The Bulls battled and played as the better team Saturday afternoon, but it wasn’t enough. 

Not only is Central Michigan the best team in the conference this season, they defeated the Bulls in the MAC championship game last season.

The Bulls already dropped one game to the Chippewas this season and weren’t about to lose another. They fought their way back from a 14-point fourth quarter deficit. They even had a chance to tie the game and go to overtime, but Dillard missed the shot.

The reality is that Buffalo did not win, but there were still lessons for the team to learn. Legette-Jack “doesn’t coach girls, I coach women,” as she reminded everyone post-game.

Legette-Jack learned something for herself that afternoon. Don’t say “crap” to a referee.

“I didn’t know that was a bad word,” Legette-Jack said. “It’s becoming very disheartening on what it’s come to. I asked the officials that if I get to a point where I am too emotionally charged for you just say, ‘This is what I’m talking about, coach.’ I never got that opportunity. ”

But the reality is that she did say those words to someone in pinstripes, and it cost her, and more importantly, the team.

The referees gave out three technical fouls in total, two on Buffalo and one on Central Michigan.  Officials called junior forward Summer Hemphill for one as she slammed the ball too hard. 

Central Michigan’s technical was on Micaela Kelly for elbowing Dillard in the face. The Bulls received two foul shots and possession; the same thing Central received for Legette-Jack saying “crap.”

Dillard went down on the floor, writhing in pain, covering her face as she slammed her foot repeatedly. She was up two minutes later and went to the bench. She was back in the game two more minutes later. That was the only time Dillard spent on the bench.

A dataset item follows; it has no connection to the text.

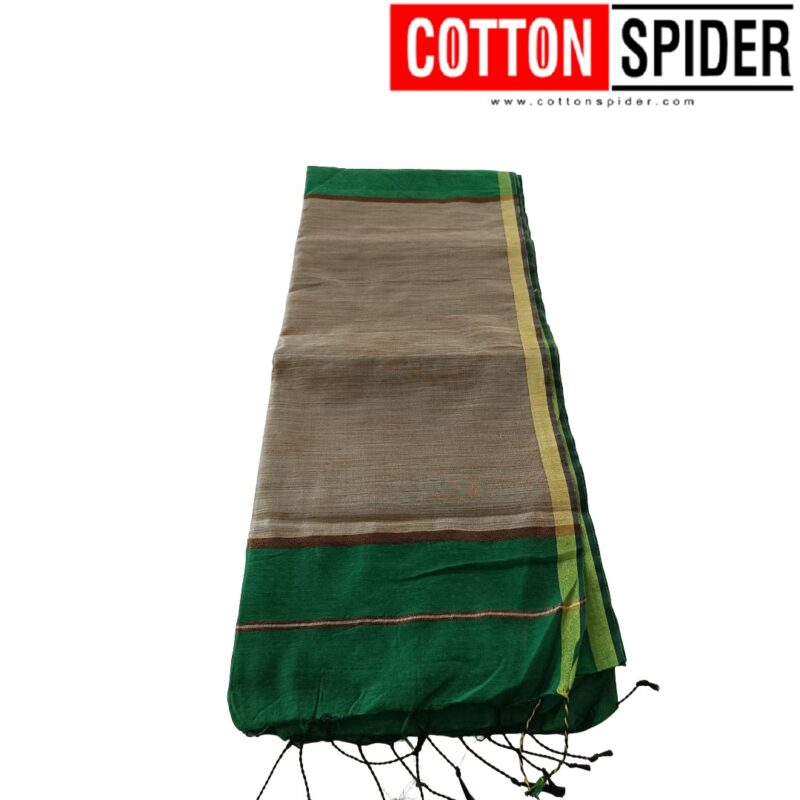 Khadi Green Saree - Image 2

“All you have to do is watch her and see how passionate [Legette-Jack] is,” Dillard said. “She’s a leader by example and she was taught at a young age that you have got to fight through adversity, not just being a basketball player but in the game of life.”

In one year, Dillard went from good scorer on a veteran Bulls team, to averaging 29 points, five rebounds, four assists and three steals over three NCAA tournament games last season, to one of the top players in the nation.

Dillard is likely to be the first Buffalo player ever drafted into the WNBA this year.

She finished Saturday’s game with 29 points, nine rebounds, seven assists, seven steals and a bruised cheek.

Dillard fouled out with four seconds left and a three-point game turned into five with two free throws. 

The Bulls could do nothing but launch a prayer from half court as time expired.

“The word ‘crap’ in my neighborhood has never been a bad word,” Legette-Jack said. “So no, we’re proud of these young ladies all the time, but they have to know how it feels to stand in something and believe in something and not be afraid to come from behind and stand for something that is right. These young ladies played their tails off, and they really earned the right to have success today. So I’m not accepting this loss because of what was taught when the tables changed on us, they forgot to tell me.”

Legette-Jack admitted to still trying to figure out how to be her emotional and passionate self. If it involves not talking to the refs the rest of the year then she is willing to do so. Her team was “punished,” losing the game by five points.

“This is on me and my personality,” Legette-Jack said. “If my personality is causing the team to have difficulties and have success, then let me know that’s the way we’re going to play this game.”

The Bulls won’t matchup with Central Michigan again this season unless they meet in the MAC tournament, but there will be referees at every game. If saying the word “crap” is going to bother them, then it’s something they’re just going to have to deal with.